Elle folgte ihm ins Abteil und ich stand mit Fred alleine auf dem Gang, der mich etwas zu dämlich für meinen Geschmack angrinste.
„Hab ich was im Gesicht oder warum grinst du so blöd?", fragte ich schließlich ein wenig unsicher.
„Ne, ich freue mich bloß dich zu sehen, Dimples.", zwinkerte er und schloss mich anschließend auch in eine Umarmung, die etwas länger war, als die mit seinem Bruder zuvor.
„Ist dir kein anderer bescheuerter Spitzname über die Ferien eingefallen?.", fragte ich, als wir uns wieder gegenüber standen. „Falls es dir noch nicht aufgefallen sein sollte, aber ich habe seit über zwei Jahren keine Grübchen mehr.", Fred wusste genau, wie sehr ich den Spitznamen hasste, den er mir im ersten Schuljahr gegeben hatte, wo ich noch aussah wie ein Kindergartenkind, mit viel zu dicken Bäckchen.
„Doch du hast sie immer noch.", erwiderte er schulterzuckend. „Wenn du ganz stark lachst, kann man sie immer noch erkennen. Und solange ich dich noch zum Lachen bringen kann, bist du noch Dimples. So einfach ist das."
„Ich befürchte, dass es dann ein lebenslanger Fluch ist.", gab ich kopfschüttelnd zurück, konnte aber ein kleines Lächeln nicht unterdrücken.
„Seh ich auch so.", Fred schob die Abteilungstür wieder auf und deutete mir an vor zu gehen. „Nach Ihnen, Mylady."
Im Abteil hatten sich George und Eleanor bereits die Fensterplätze gesichert und lachten zusammen über die Leute auf dem Bahnsteig, die sich teilweise wild fuchtelnd voneinander verabschiedeten.
„Habt ihr Angelina eigentlich schon gesehen oder nicht?", fragte ich in die Runde, nachdem ich mich neben Elle hingesetzt hatte.
„Die Arme wurde direkt von Oliver abgefangen, weil er ihr seine neuen Qudditch-Strategien vorstellen wollte.", erzählte George und zog eine bedauernde Miene.
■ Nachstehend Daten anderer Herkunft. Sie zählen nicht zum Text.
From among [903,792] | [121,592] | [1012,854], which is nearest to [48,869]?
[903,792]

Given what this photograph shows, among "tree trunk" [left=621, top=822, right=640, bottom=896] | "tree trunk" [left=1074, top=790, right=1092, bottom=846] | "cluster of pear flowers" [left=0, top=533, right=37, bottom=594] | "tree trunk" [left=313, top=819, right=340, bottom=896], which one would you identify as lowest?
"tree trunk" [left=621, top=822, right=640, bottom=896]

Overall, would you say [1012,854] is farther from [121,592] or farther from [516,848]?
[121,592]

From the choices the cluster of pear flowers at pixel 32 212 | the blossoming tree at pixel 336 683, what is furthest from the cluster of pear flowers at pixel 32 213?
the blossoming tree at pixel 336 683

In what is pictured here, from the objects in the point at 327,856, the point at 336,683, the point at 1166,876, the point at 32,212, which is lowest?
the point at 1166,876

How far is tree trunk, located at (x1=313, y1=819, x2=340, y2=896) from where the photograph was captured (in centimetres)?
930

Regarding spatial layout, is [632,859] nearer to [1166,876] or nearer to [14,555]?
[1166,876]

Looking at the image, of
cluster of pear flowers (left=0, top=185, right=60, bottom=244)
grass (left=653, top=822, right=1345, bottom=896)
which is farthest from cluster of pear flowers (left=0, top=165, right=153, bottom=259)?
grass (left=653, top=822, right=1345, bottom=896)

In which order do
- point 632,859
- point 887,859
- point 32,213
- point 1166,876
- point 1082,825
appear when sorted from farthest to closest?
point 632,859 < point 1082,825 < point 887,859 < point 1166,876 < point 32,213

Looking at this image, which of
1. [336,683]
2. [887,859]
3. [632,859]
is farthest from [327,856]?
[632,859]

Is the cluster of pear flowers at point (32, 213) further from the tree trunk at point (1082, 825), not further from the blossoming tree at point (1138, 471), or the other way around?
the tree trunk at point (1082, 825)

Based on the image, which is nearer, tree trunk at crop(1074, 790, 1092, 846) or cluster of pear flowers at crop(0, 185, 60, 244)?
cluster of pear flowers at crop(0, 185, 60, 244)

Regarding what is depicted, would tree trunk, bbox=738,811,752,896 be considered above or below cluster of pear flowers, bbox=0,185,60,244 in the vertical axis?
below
„Wir werden sie also frühestens in ein bis zwei Stunden sehen.", ergänzte Elle und schüttelte den Kopf. „Wie kann man nur so verrückt nach einem Sport sein?"
Wir alle sahen uns ratlos an. Obwohl Fred und George auch für das Gryffindorteam spielten, waren beide normal und nicht wie Oliver Wood, Hüter und Kapitän der Mannschaft komplett vernarrt in dieses Spiel. Ich war zwar auch großer Fan von Quidditch, allerdings hielt sich mein Talent auf dem Besen eindeutig in Grenzen.
Der Zug setzte sich langsam in Bewegung und verließ den Bahnhof mit den wild winkenden Eltern und Verwandten.
„Ich könnt euch gar nicht vorstellen, wie sehr ich mich auf dieses Jahr freue.", meinte ich schließlich grinsend.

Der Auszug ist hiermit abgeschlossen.